Rods can be vertical or inclined. Vertically mounted straight rods provide the most counter-intuitive mode of operation. However, rods may be oriented at different angles and may be bent in an arc. In proportion as the shape or orientation of the rod is complex, so is the skill required to controlling the modes of vibration the greater.

Rods may be equipped with a means of providing a light beam shining on or parallel to the rod, advantageously illuminating the hovering, ascending or descending rings.

Clamps The pattern of vibration of a rod may be changed by clamping it at any point along its length with manually or with mechanical means.
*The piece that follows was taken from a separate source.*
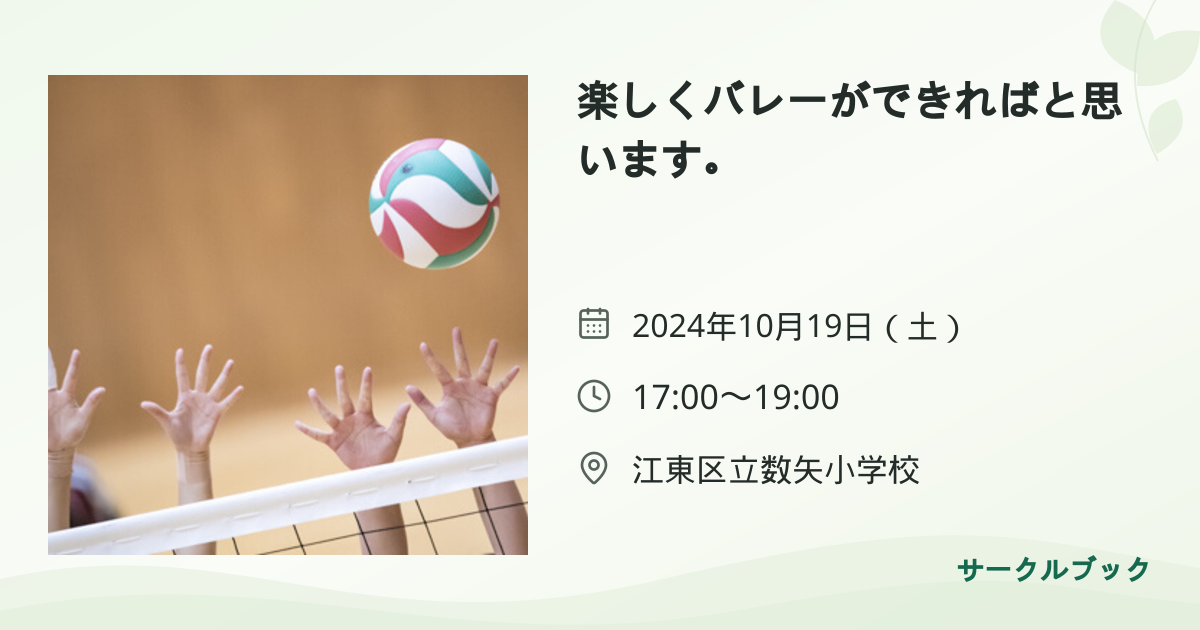 共有されるイベント画像のプレビュー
Only small clamping forces are generally needed to change modes of vibration.

Any base or device used to hold or clamp the rod, or to bend the rod into an arc should not absorb vibration.

Thus a metal clamp is preferred to a thick felt pad in this application.

Methods of use There are number of ways in which the device can be made to operate, some of which test the manual dexterity of the operator.

For example, it is often the case that a ring will initially be confined to the region within the length between the drive motor and the first node on the rod, perhaps the first 40% of the rod. However, there are number of ways by which the user can modify the vibration of the rod in any given embodiment of the invention so that rings or rings will travel the full length of the rod. These include temporary clamping at different points on the rod or changing the frequency or power of the vibration source.

For rings which have more than one mode of rotation (for example, large rings), the mode of rotation of a ring may be similarly affected by the user modifying the vibration of the rod, or alternatively by touching the ring momentarily in the correct manner.

Knob 5 may be replaced by a dangling bell which rings when struck by a ring, thus providing operators with another source of amusement or means to test their ability to control ring movement. A competitive game may be played with two examples of the invention each with bells arranged so that the movement of rings on one rod can clash over rings on the other rods. With each rod controlled by one player, each tries to ring the bell on their own rod while preventing the other from achieving the same objective.